Surely international law does not confer Russia, or any other sovereign country for that matter, with the right to invade (not to mention annex) other sovereign states simply because its ex-patriots may find their ethnicity is not fully protected; strategic geo-political interests of a state runs up against the doctrine of national sovereignty. Of course, this doctrine can give way, as a natural rather than state-sourced (and thus delimited!) right arguably exists to intervene across national boundaries if the systematic harm to inhabitants is sufficiently grave (e.g., the Nazi holocaust). As a likely subterfuge for taking the entire eastern half of Ukraine after having conquered Crimea, Putin attempted just this rationale. “If the Kiev government is using the army against its own people this is clearly a grave crime,” he said.[4] It would indeed be, were Ukraine’s government turning against ethnic Russians as Assad’s Syrian government had turned on protesters. Yet ironically Putin had vetoed efforts by the UN Security Council to sanction efforts to intervene in Syria, which unlike Ukraine could enjoy the absolutist variant of national sovereignty. Putin’s inconsistency on national sovereignty undercuts not only his credibility, but also that of his political theory of choice, political realism.

Being based on the primacy of a state’s power-interests, political realism implies a semi-permeable rather than absolutist rendering of national sovereignty. In his seventeenth-century masterpiece, Leviathan, Thomas Hobbes argues that a sovereign ruler should be given the power to do whatever he wants if peace is the aim. A century earlier, Jean Bodin also held an absolutist view of sovereignty, though unlike Hobbes, the sovereign is bounded by divine law while still ruling rather than only in divine judgment in the afterlife. So even within the absolutist camp, discernable differences exist (albeit premised on the belief in divine punishment—which held considerable sway in the sixteenth and seventeenth centuries).



Whereas the state that subscribes to political realism (i.e., the primacy of the country’s own interests) regards its national sovereignty as absolute (i.e., being invaded is not in the state’s geo-political interests), the story is quite otherwise with respect to the sovereignty of other countries (i.e., being invaded may be in the realist state’s interests).

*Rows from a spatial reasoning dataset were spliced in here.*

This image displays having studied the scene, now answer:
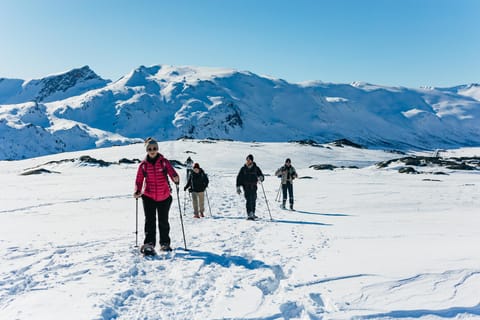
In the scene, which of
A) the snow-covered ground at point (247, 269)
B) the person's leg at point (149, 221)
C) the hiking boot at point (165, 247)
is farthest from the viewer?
the hiking boot at point (165, 247)

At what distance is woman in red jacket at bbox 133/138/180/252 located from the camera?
8.23 m

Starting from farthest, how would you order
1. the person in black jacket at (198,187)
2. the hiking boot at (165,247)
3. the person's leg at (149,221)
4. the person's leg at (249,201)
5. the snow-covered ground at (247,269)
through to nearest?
the person in black jacket at (198,187), the person's leg at (249,201), the hiking boot at (165,247), the person's leg at (149,221), the snow-covered ground at (247,269)

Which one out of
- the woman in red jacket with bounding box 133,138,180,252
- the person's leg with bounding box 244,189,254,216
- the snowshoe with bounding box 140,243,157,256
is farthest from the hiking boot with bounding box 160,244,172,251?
the person's leg with bounding box 244,189,254,216

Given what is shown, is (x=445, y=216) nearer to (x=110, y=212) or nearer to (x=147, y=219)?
(x=147, y=219)

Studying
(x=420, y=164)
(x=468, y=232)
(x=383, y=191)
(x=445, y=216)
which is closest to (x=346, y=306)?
(x=468, y=232)

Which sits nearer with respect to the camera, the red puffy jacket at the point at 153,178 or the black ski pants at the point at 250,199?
the red puffy jacket at the point at 153,178

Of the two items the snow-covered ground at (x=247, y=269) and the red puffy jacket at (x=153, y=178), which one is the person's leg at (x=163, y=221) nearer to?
the red puffy jacket at (x=153, y=178)

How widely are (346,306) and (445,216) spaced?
435 inches

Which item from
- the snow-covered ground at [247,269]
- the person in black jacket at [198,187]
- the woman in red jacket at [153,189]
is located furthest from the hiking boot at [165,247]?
the person in black jacket at [198,187]

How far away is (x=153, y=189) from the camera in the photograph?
8266mm

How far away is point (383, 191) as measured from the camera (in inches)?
971

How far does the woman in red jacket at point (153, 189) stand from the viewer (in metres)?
8.23

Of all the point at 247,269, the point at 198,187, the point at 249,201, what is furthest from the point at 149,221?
the point at 198,187

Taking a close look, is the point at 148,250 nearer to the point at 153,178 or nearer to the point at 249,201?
the point at 153,178
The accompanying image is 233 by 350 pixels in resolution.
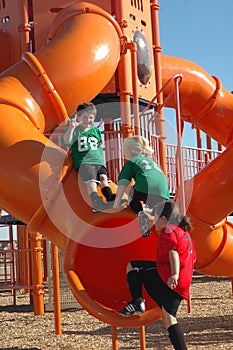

This inconsistency with respect to national sovereignty points to a fault-line running through political realism itself. 

At least in Russia's case, the absolutist interpretation is only to be selectively defended (i.e., when violating it is contrary Russia’s geo-political national interests), and with it the right to intervene in another country’s internal affairs. The oxymoron of a state-designated right being somehow valid beyond that state’s borders is itself indicative of the sheer incredulity of Putin’s stance. Perhaps the truly perplexing question bears on why the ruler of a modern empire would suppose that such logical problems can safely be dismissed. Perhaps the answer is that the world is all too willing to comply, being still too comfortable with antiquated ideas and ways.




[i] See “The 2014 Winter Olympics in Russia: ‘Where There’s Smoke, There’s Fire.”
[ii] Chelsea Carter, Diana Magnay, and Ingrid Formanek, “Obama, Putin Discuss Growing Ukraine Crisis,” CNN, March 1, 2014.
[iii] Ibid.
[iv] Jacob Resneck and Olga Rudenko, “Putin Issues New Threat,” USA Today, April 25, 2014.